Searle’s analysis is much simpler. It consists in the view that it is possible that my head (and correspondingly yours) contains only the not further reducible belief: “We believe that p.”
In the nice paper “Social Ontology, Collective Intentionality, and Ockhamian Skepticism,” Frank Hindriks surveys the arguments that have been used against classical individualism and mentions some that have been marshaled against old-fashioned social holism. He finds that there are four main arguments in favor of modern analyses of collective intentionality: the argument from cooperation, the argument concerning divergence of content, the argument pertaining to social institutions, and the argument from everyday life
2. The We-As-Irreducible-We Approach
The paper that focuses most on Searle is Kay Mathiesen’s “Searle, Collective Intentions, and Individualism.” Mathiesen uses the important distinction between “intentional subject” and “subject of intention.” To be an intentional subject is to be a bearer of an intentional state such as an intention. Like the whole of analytic philosophy of social facts, she subscribes to ontological individualism, i.e., the view that only individuals can be intentional subjects. The subject of intention, on the other hand, is a part of an intentional state. An intention can, she claims, rightly in my opinion, either (i) completely lack a subject of intention, (ii) as a subject of intention have an I-intention, or (iii) as a subject of intention have a We-intention. Like Searle – and again I agree – she thinks there are irreducible We-intentions as subjects of intention; she calls this position phenomenological collectivism. So far, so good. But then she is not reading Searle with a principle of charity as her interpretative guide. Some words about that.
There is an ambiguity in Searle’s writings on collective intentions. Sometimes it is quite clear that he is only talking about what goes on in one head; but sometimes he writes as if he is talking about all the heads that, so to speak, belong to a real group intention. This ambiguity can easily be removed. One needs only to read Searle as if he is merely analyzing what might be called “veridical collective intentions.” Mathiesen, however, reads him as putting forward the astonishing view that one single individual intending “We intend to do A” can be a sufficient condition for a real group intention. No one should take seriously her accusation that Searle is a subjectivist. Nor her claim, which I have not discussed, that Searle does not manage to keep ontological and phenomenological collectivism distinct.

**********

WHAT TO WORK ON:
#1 Answer these questions from the excerpt on collective intentionality:
(a) Who wrote the paper "Searle, Collective Intentions, and Individualism"?
(b) What four main arguments does Frank Hindriks find in favor of modern analyses of collective intentionality?
(c) What name does Mathiesen give to the position that there are irreducible We-intentions as subjects of intention?
#2 Resume the excerpt on Searle and collective intentions, carrying it on from its final sentence.
The lines that follow are not needed for anything asked here.

DATASET EXCERPT:
**********

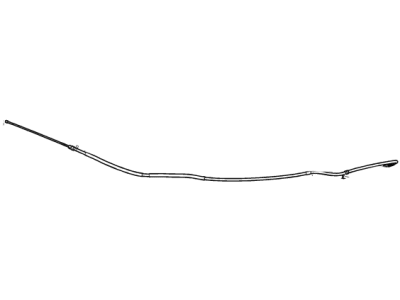 GM 22842480 Rear Cable
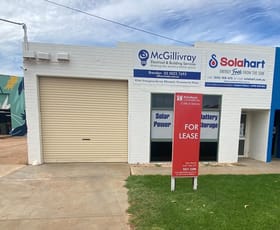 Offices commercial property leased at 16 Tenth Street Mildura VIC 3500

**********

RESPONSES BY ITEM NUMBER:
#1
(a) Kay Mathiesen.
(b) The argument from cooperation, the argument concerning divergence of content, the argument pertaining to social institutions, and the argument from everyday life.
(c) Phenomenological collectivism.

#2
3. The We-As-Mutual-I-Beliefs Approach
Gilbert and Tuomela seem nowadays to have more or less the same position. In retrospect, they seem merely to have been interested in exploring and stressing different aspects of this common position. Gilbert has primarily focused on the normative aspects of groups and other collectives; Tuomela has primarily been botanizing among all the different kinds of we-intentions and we-actions there are in the world. Even though all collectives may require the same overarching general we-as-mutual-I-beliefs structure, they can of course differ greatly in detail and be arrived at by different routes.
In one of her two papers, Gilbert gives a good summary of her present position; and in the other she convincingly defends herself against the criticisms of her work that are put forward elsewhere in the book. In order to understand her position properly, one has to be aware of the way she looks upon the rights and obligations involved in ordinary acting together. “It may,” she says, “be misleading to describe them as moral obligations insofar as they need only the will of the parties to bring them into being.”
Tuomela tries in one of his papers to develop his view about how conditional mutual intentions of the form “I will do X if you will do X, but you will do X if I will do X …” can progress (be “deconditionalized”) into a real joint intention. In his paper “Responses to Critics,” he successfully defends his views against the criticisms put forward in this anthology. Much of it, he claims rightly, seems to depend on misunderstandings. It is deplorable that a lot of philosophers are so keen on criticism that they do not take care to understand the views they are commenting on.
4. Searle Vs. Gilbert and Tuomela
I have claimed that there is a gap between Searle on the one hand and Gilbert and Tuomela on the other. But, perhaps, I am wrong. Is this gap an illusion? The claim to the effect that there is such a gap is explicitly questioned in two papers (see pp 193 and 462), and explicitly endorsed in one (p 145). Tuomela himself says somewhat ambiguously that Searle “probably would object to the use of we-beliefs in my sense for the analysis of institutions” (p 420). However, I find this issue very clear-cut. Even though Tuomela has said that “we need a concept of we-intention which is irreducible to I-intentions” (quoted from p 193, note 11), what counts are his definitions. And in the definiens of these, one finds I-intentions only.
Here, I would like to take the opportunity to venture my own conjecture why the protagonists of the We-as-irreducible-We approach and the We-as-mutual-I-beliefs approach very seldom are able to enter into a real dialogue. My explanation has two components: (1) Most critics of Searle have not understood his concept of intentional state (as expounded in Intentionality), and Searle has not understood that the others have not understood this; (2) most writers in the Gilbert-Tuomela tradition take it so much for granted that one should look for necessary and/or sufficient conditions for “veridical” we-intentions and we-beliefs, that they can’t imagine that Searle is not trying do this too; Searle, though, is himself somewhat responsible for this misinterpretation.
5. Expanding the Territory
A natural question in view of the discussions described is whether this modern philosophy of social facts has repercussions on traditional philosophical disciplines such as logic, philosophy of language, epistemology, and ethics.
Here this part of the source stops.